You are headed for your cabin in the woods and, like Indiana Jones at the beginning of Raiders of the Lost Ark, you have thrown your revolver in your travel bag. You still have room for four books to provide stimulation and, in more than one sense, assist in social distancing. What to choose? Here are my recommendations.

First, I strongly suggest that you read or reread Anthony de Jasay’s The State (Liberty Fund, 1997 [1985]). Written by a creative economist and philosopher, this book will, I believe, be recognized as a major work of the 20th century. Its basic idea is that, since individuals are different, the state’s interventions cannot but help its clients while harming the rest of the population. I have a review of this crucial book on Econlib, but there is nothing like reading the real thing. Actually, the whole book is available in Liberty Fund’s Online Library of Liberty, so you can download it, print it, and throw the printout in your bag.
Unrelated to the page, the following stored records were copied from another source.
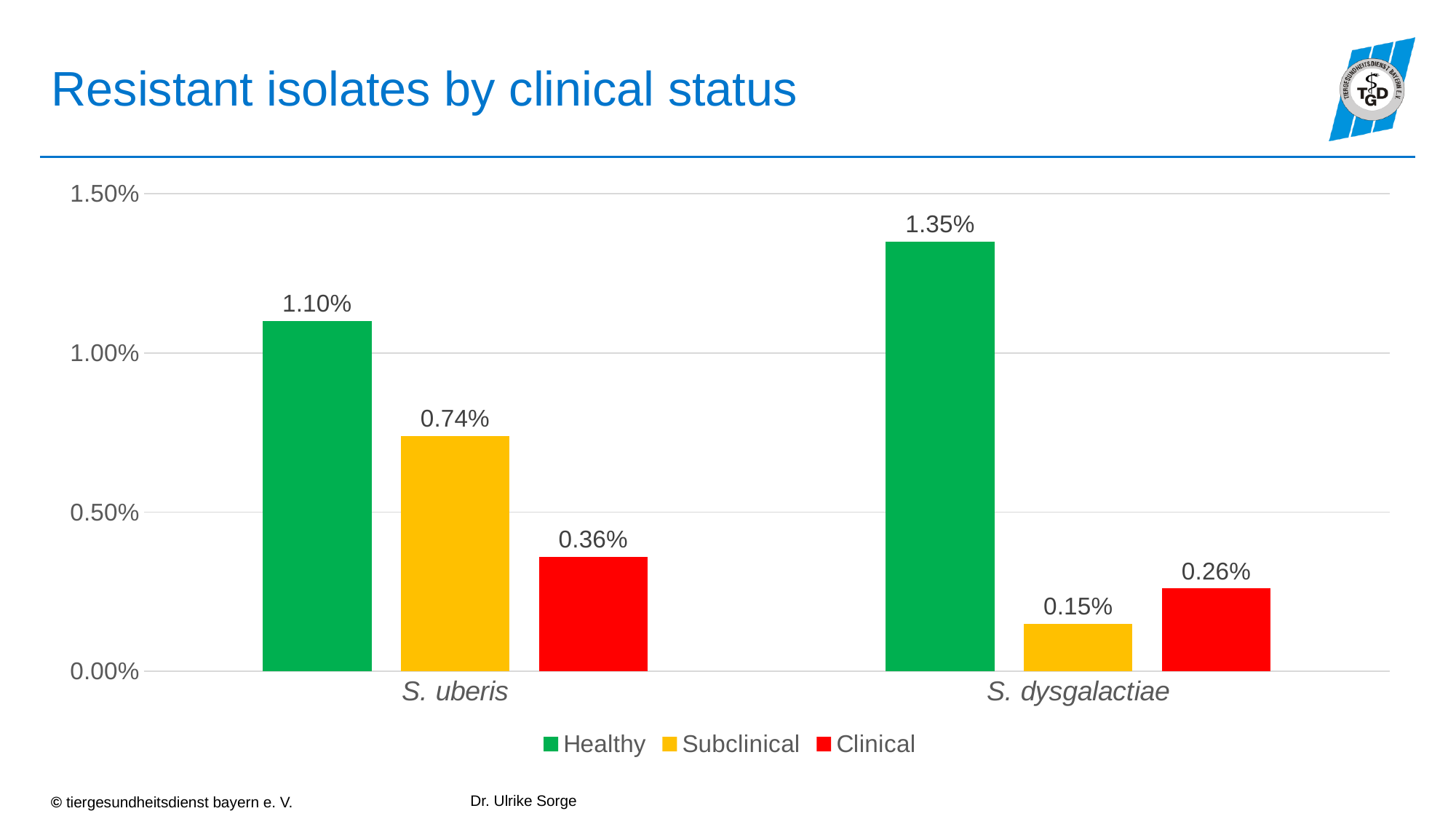
Which series has the lowest value for S. dysgalactiae? Subclinical How many series does the legend list? 3 What kind of chart is shown on the slide? bar chart What is the difference between the Healthy values for S. dysgalactiae and S. uberis? 0.25% What is the Clinical value for S. uberis? 0.36% What is the Healthy value for S. uberis? 1.10% Which category has the highest Healthy value? S. dysgalactiae What is the difference between the Subclinical and Clinical values for S. uberis? 0.38% What is the Subclinical value for S. dysgalactiae? 0.15% Which is larger, the Clinical value for S. uberis or the Clinical value for S. dysgalactiae? S. uberis Is the Healthy value for S. dysgalactiae greater or less than 1.00%? greater How many categories are shown on the x axis? 2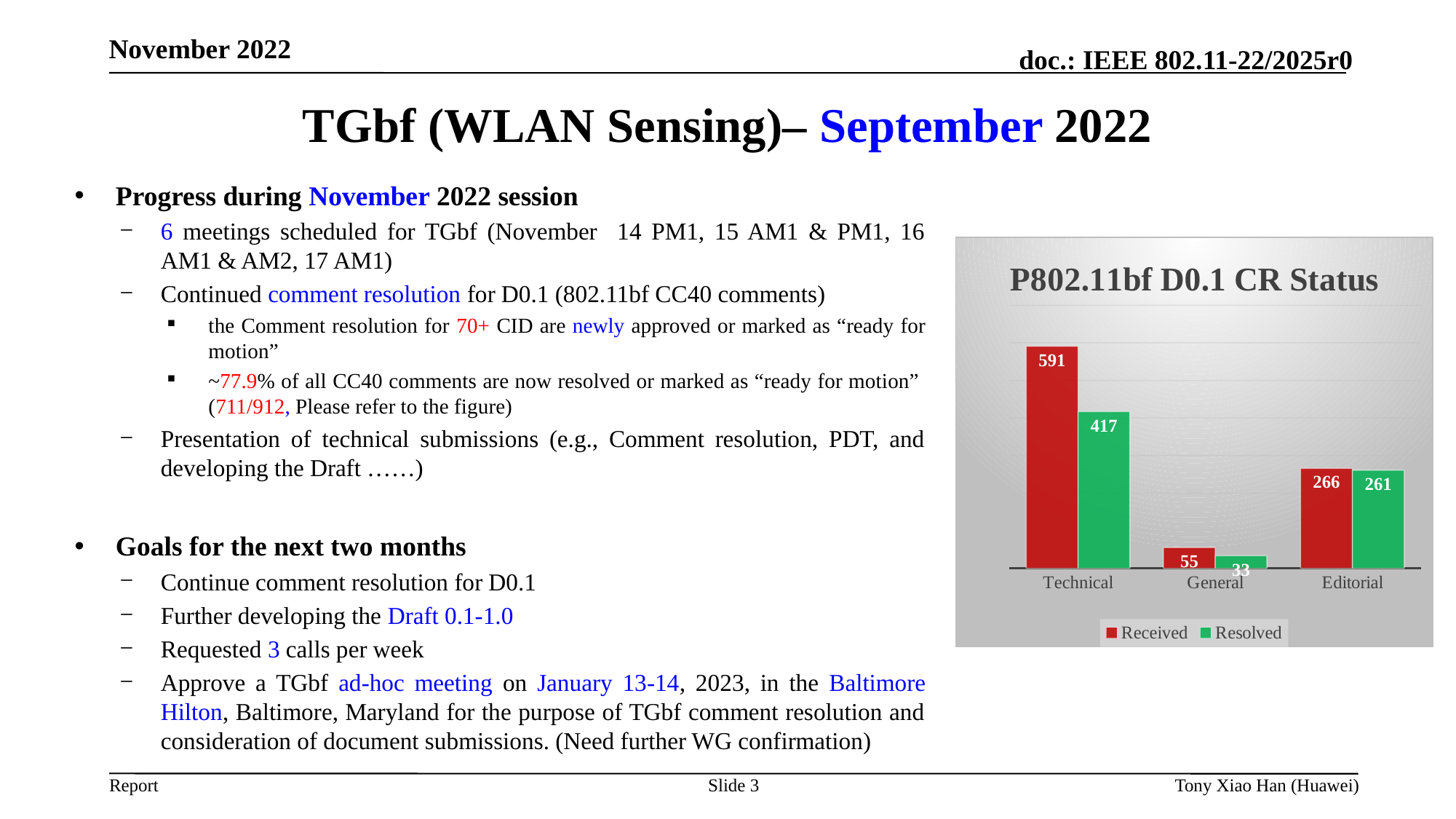
Which is larger for Editorial, Received or Resolved? Received What is the title of the chart on the slide? P802.11bf D0.1 CR Status How many series does the chart legend list? 2 What is the Received value for Technical? 591 What is the Resolved value for Editorial? 261 Which series is shown in red in the chart? Received What type of chart is shown on the slide? bar chart How many categories are shown on the x axis of the chart? 3 Which category has the lowest Resolved value? General Which category has the highest Received value? Technical What is the difference between Received and Resolved for Technical? 174 What is the Resolved value for General? 33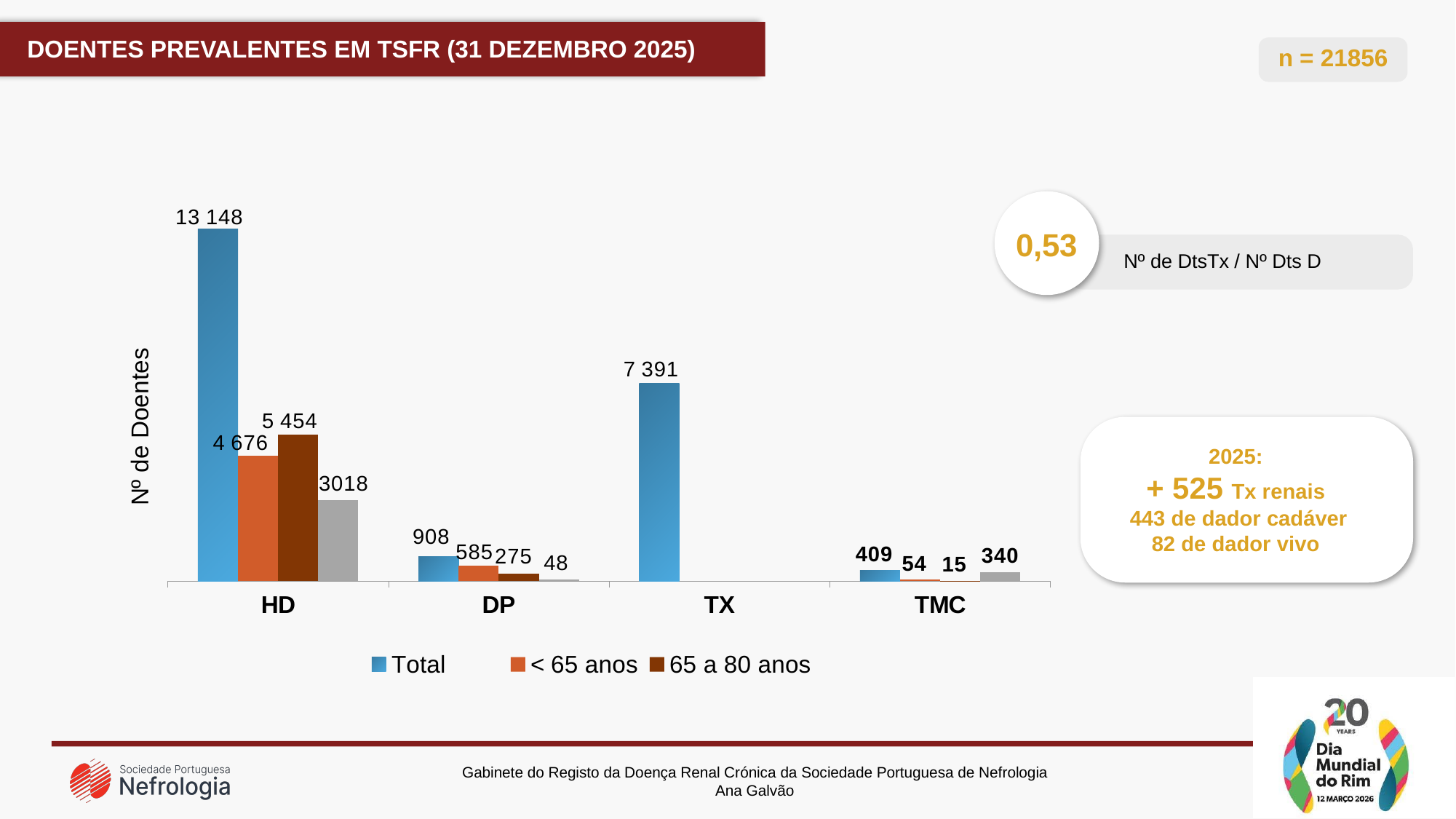
What is the Total value for TX? 7 391 What is the value for < 65 anos in the TMC category? 54 How many categories are shown on the x axis? 4 What is the value for < 65 anos in the HD category? 4 676 What kind of chart is shown on the slide? Bar chart In the HD category, which is larger: < 65 anos or 65 a 80 anos? 65 a 80 anos What is the Total value for HD? 13 148 Which category has the highest Total value? HD How many series does the legend list? 3 What is the difference between the Total values for HD and TX? 5 757 Which category has the lowest Total value? TMC What is the value for 65 a 80 anos in the DP category? 275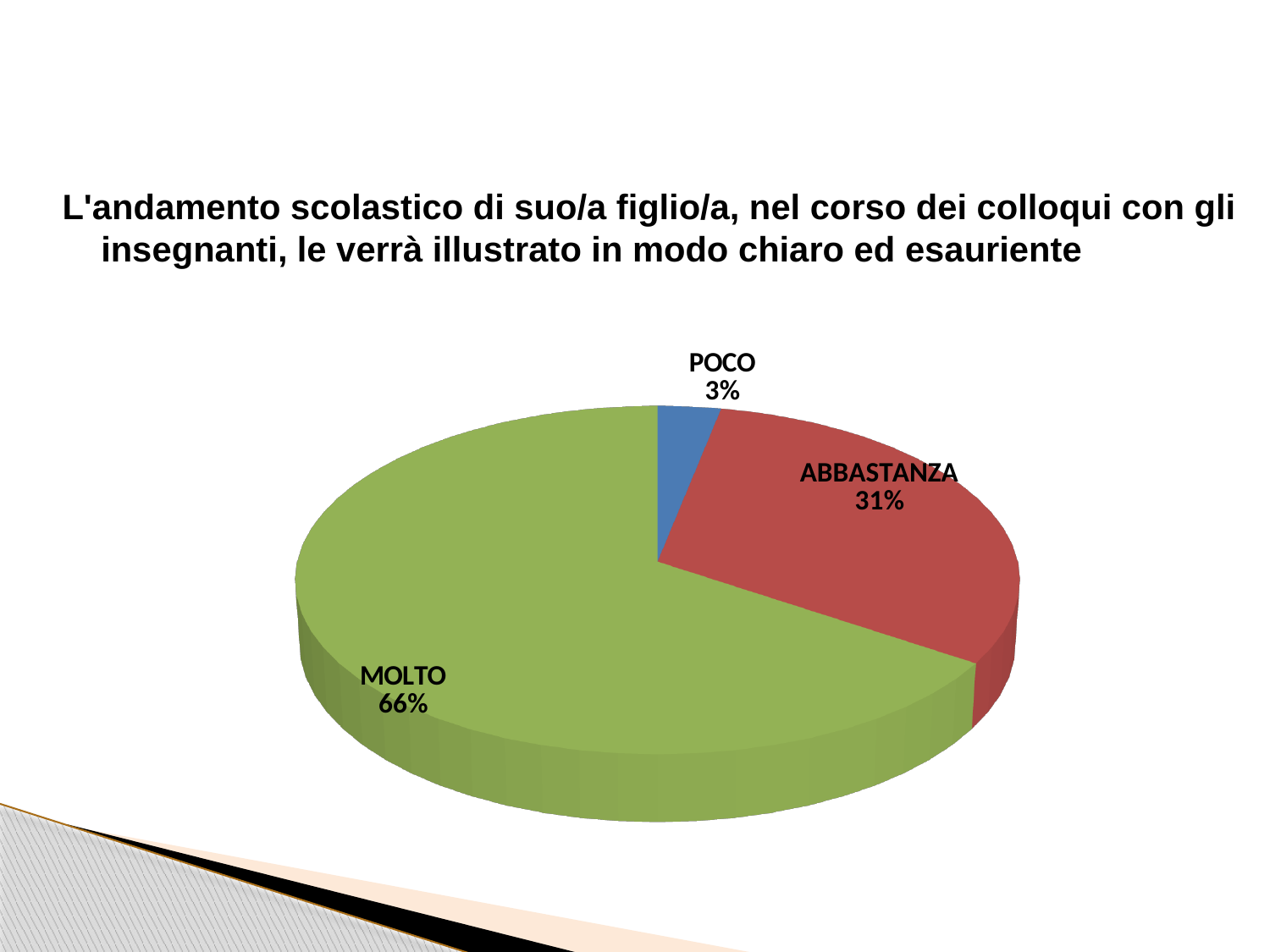
Which category has the smallest slice of the pie? POCO What share of the pie does ABBASTANZA represent? 31% Which is larger, the share for ABBASTANZA or the share for POCO? ABBASTANZA Which category has the largest slice of the pie? MOLTO What is the difference in percentage points between MOLTO and ABBASTANZA? 35 What share of the pie does POCO represent? 3% What is the difference in percentage points between ABBASTANZA and POCO? 28 What kind of chart is shown on the slide? pie chart What share of the pie does MOLTO represent? 66% How many slices does the pie chart have? 3 What colour is the POCO slice? blue What colour is the MOLTO slice? green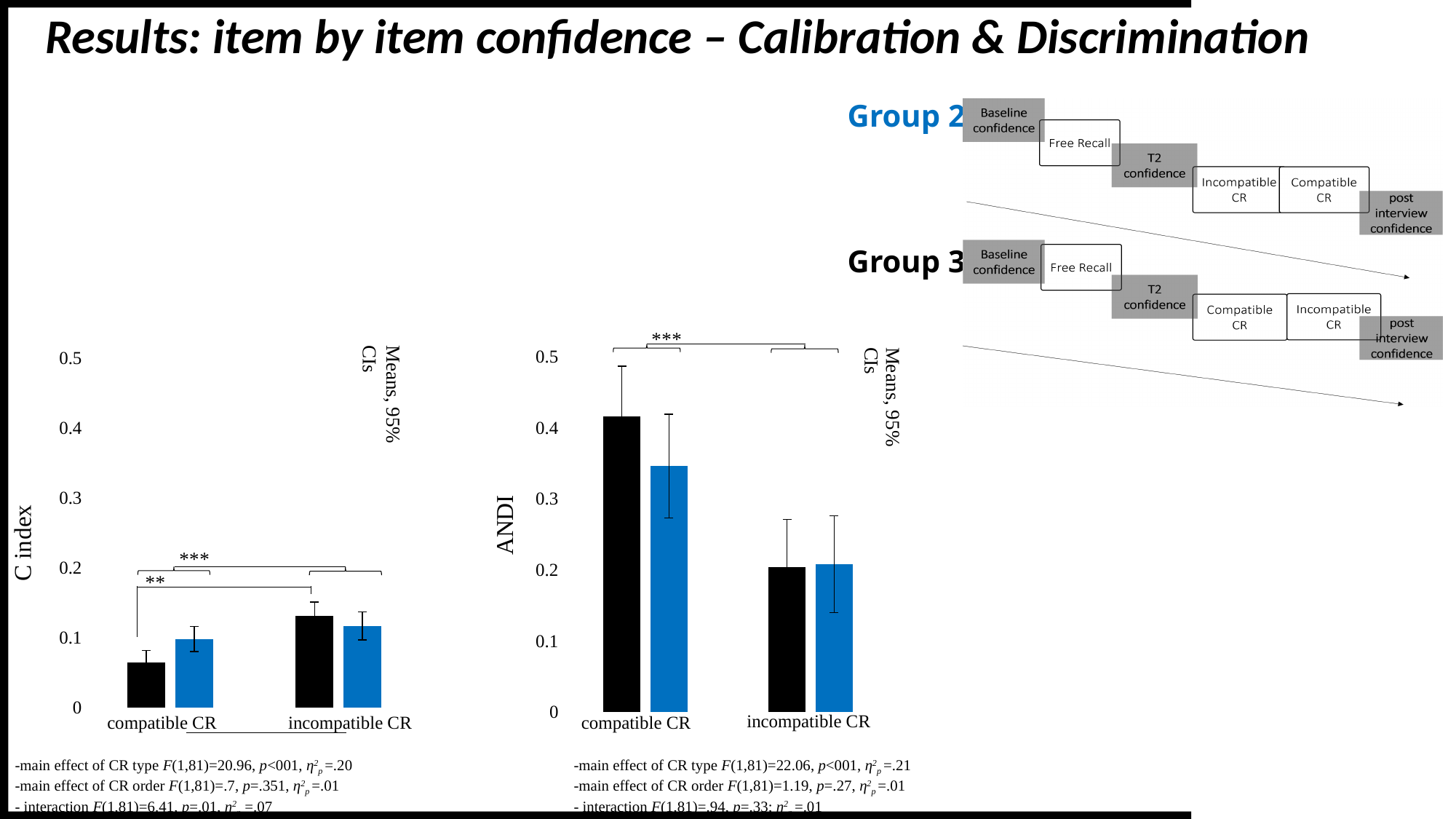
In the right chart labelled ANDI, is the black bar for incompatible CR greater or less than 0.3? less What is the y-axis label of the right chart? ANDI In the left chart labelled C index, is the black bar for compatible CR greater or less than 0.1? less In the left chart labelled C index, for compatible CR, which bar is taller: the black bar or the blue bar? the blue bar In the right chart labelled ANDI, which is larger: the black bar for compatible CR or the black bar for incompatible CR? compatible CR In the right chart labelled ANDI, do the bar values rise or fall from compatible CR to incompatible CR? fall What kind of chart is the left chart labelled C index? bar chart In the left chart labelled C index, which is larger: the black bar for compatible CR or the black bar for incompatible CR? incompatible CR In the right chart labelled ANDI, is the blue bar for compatible CR greater or less than 0.4? less How many categories are shown on the x axis of the right chart labelled ANDI? 2 What is the y-axis label of the left chart? C index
My second choice is James Buchanan’s The Limits of Liberty: Between Anarchy and Leviathan (Liberty Fund, 2000 [1975]), which is a sort of anti-Jasay, although the Nobel laureate has expressed much respect for the obscure Anglo-Hungarian philosopher living in Normandie. As a young libertarian, I found this book as troubling as it was attractive when I first read it in the early 1980s. Buchanan argues that, as much as Leviathan is dangerous, individuals need the state to respond to some common preferences and to implement the bargaining decisions they make in an idealized social contract. I wrote a review on Econlib, but the whole book is also available on Liberty Fund’s website.

The third book I recommend to read or reread is F.A. Hayek’s The Fatal Conceit: The Errors of Socialism (University of Chicago Press, 1988). If it is not on your bookshelf, then Law, Legislation and Liberty, Volume 1: Rules and Order (University of Chicago Press, 1973) would do. Hayek defends a theory of society and law that allows, as it were, less social distancing than de Jasay’s and Buchanan’s ideas, but it offers another vision of individual liberty.

In some ways, Hayek is close to de Jasay (through David Hume), but they reach very different conclusions. In some other ways, de Jasay is close to Buchanan, but again they reach different conclusions. Hayek and Buchanan may be the most different in the trio, yet they both emphasize the centrality of social institutions. It is useful to reflect on what makes the three economist-philosophers reach different conclusions, even if they all claim to be in the (classical) liberal tradition. Lot of food for thought while the wolves are howling.

The fourth book I recommend is on a different plane and would be mainly useful for those who have not learned formal economics, which is useful, if not essential, to understand de Jasay, Buchanan, and Hayek. The best introduction I know is David Friedman’s Hidden Order: The Economics of Everyday Life (HarperBusiness, 1996).

Of course, there are many more good books to read if you are quarantined for longer. If you have a satellite dish at your cabin, bring your laptop. But play it safe with a couple of hard books: Trump may shut down satellites to disorient the coronavirus.